WHAT TO DO:
Reproduce the entries verbatim, from their first line down through the line containing "the girl's dark hair at (x=51, y=93) <", with both endpoints included.

RAW RECORDS:
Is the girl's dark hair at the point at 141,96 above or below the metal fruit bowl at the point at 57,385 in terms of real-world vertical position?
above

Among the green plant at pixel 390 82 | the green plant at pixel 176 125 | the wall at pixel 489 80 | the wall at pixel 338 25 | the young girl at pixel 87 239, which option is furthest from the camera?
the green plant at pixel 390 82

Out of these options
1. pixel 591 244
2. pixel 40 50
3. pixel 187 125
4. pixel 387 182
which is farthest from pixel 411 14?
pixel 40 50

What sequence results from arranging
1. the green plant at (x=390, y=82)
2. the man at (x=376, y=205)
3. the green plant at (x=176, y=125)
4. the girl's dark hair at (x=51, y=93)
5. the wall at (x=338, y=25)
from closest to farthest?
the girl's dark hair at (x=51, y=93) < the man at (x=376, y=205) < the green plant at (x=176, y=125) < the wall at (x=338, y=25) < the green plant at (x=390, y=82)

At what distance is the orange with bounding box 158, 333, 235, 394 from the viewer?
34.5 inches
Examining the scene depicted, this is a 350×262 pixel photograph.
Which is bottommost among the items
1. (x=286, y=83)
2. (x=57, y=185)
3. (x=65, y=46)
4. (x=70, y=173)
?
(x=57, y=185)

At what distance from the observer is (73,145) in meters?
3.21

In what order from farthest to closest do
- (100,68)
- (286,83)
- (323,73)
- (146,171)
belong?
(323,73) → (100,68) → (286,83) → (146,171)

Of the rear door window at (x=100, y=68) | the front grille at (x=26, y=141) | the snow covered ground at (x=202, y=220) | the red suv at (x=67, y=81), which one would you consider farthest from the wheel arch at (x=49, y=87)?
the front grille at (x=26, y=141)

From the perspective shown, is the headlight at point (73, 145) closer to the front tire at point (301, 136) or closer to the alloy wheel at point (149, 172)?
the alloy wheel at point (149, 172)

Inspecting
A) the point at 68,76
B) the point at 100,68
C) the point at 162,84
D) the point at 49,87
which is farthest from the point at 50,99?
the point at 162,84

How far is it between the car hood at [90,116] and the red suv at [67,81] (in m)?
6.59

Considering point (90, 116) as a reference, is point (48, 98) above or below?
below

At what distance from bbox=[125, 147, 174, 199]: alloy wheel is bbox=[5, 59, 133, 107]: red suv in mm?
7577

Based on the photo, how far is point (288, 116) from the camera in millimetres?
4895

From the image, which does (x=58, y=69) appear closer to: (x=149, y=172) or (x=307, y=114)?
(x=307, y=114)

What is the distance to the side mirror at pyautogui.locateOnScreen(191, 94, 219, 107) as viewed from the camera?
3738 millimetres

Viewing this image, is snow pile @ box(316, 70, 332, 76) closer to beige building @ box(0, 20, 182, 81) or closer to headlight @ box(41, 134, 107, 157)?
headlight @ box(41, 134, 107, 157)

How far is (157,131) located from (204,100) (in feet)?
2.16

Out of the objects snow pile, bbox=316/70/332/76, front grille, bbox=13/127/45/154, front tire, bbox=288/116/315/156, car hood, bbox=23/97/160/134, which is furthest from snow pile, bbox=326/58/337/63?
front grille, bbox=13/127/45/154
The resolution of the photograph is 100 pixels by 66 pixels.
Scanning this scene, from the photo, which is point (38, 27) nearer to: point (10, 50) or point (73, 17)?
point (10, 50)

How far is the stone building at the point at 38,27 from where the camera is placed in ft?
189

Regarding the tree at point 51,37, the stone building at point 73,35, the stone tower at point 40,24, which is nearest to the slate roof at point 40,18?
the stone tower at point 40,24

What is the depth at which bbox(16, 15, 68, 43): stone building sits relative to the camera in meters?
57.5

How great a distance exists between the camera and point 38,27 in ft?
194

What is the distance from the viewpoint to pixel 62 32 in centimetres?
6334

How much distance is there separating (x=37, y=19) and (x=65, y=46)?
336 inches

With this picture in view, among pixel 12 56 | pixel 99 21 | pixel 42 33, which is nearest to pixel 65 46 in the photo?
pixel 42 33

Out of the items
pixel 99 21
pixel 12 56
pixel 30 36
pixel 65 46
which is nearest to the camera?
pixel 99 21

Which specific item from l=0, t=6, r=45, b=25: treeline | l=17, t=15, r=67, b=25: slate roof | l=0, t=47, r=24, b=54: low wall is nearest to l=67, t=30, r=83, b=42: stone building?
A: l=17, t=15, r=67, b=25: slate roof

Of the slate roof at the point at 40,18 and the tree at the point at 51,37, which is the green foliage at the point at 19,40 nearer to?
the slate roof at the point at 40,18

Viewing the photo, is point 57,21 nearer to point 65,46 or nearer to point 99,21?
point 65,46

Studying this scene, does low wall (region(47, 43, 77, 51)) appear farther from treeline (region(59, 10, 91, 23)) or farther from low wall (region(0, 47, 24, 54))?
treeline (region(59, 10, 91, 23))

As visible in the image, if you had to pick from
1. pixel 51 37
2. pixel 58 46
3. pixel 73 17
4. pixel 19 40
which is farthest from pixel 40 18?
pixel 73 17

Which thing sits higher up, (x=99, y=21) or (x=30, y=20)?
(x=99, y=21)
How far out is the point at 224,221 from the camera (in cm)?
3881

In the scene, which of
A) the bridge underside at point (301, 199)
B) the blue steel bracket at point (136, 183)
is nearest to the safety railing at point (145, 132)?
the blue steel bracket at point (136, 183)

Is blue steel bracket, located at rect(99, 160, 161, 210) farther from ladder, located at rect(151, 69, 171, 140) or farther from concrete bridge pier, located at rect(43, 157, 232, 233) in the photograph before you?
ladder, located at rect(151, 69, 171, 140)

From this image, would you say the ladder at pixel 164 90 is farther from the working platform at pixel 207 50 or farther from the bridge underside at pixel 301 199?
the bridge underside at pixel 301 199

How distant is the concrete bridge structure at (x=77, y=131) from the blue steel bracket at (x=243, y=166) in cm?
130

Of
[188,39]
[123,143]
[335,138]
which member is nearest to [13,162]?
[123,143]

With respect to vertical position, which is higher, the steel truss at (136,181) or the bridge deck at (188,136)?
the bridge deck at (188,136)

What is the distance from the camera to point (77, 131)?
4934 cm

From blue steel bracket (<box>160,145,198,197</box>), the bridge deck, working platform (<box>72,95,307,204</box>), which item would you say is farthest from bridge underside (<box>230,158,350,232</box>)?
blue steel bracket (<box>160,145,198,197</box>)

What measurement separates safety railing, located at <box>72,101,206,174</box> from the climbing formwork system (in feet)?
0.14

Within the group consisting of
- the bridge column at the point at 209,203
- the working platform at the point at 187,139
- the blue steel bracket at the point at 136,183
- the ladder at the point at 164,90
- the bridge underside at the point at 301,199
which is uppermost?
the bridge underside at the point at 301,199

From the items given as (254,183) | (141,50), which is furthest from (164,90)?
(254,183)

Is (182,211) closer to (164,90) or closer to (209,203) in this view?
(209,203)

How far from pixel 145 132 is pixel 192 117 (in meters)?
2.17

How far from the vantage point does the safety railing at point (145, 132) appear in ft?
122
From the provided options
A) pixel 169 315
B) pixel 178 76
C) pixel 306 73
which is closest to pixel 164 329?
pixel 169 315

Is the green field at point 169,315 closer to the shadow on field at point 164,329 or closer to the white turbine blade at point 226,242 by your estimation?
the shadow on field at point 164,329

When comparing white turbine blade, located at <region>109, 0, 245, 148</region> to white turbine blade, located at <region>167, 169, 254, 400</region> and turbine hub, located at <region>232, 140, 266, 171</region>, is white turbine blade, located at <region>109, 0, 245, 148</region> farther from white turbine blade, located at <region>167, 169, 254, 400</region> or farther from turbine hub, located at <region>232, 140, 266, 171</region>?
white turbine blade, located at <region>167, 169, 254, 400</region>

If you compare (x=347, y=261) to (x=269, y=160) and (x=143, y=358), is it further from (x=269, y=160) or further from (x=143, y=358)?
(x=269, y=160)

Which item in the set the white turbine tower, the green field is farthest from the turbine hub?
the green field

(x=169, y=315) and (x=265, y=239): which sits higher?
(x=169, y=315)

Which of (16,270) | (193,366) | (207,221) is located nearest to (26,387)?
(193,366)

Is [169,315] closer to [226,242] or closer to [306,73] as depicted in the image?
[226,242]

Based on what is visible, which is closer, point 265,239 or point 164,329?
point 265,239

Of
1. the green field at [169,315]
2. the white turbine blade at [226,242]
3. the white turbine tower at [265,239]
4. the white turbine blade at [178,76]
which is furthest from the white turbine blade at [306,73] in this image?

RESULT:
Is the girl's dark hair at the point at 141,96 above or below the metal fruit bowl at the point at 57,385 in terms of real-world vertical position?
above

Among the green plant at pixel 390 82 | the green plant at pixel 176 125 | the wall at pixel 489 80 | the wall at pixel 338 25 | the young girl at pixel 87 239, which option is furthest from the camera?
the green plant at pixel 390 82

Out of these options
1. pixel 591 244
2. pixel 40 50
3. pixel 187 125
4. pixel 387 182
which is farthest from pixel 411 14?
pixel 40 50

What sequence results from arranging
1. the green plant at (x=390, y=82)
2. the man at (x=376, y=205)
3. the green plant at (x=176, y=125)
4. the girl's dark hair at (x=51, y=93)
5. the wall at (x=338, y=25)
from closest to farthest?
the girl's dark hair at (x=51, y=93) < the man at (x=376, y=205) < the green plant at (x=176, y=125) < the wall at (x=338, y=25) < the green plant at (x=390, y=82)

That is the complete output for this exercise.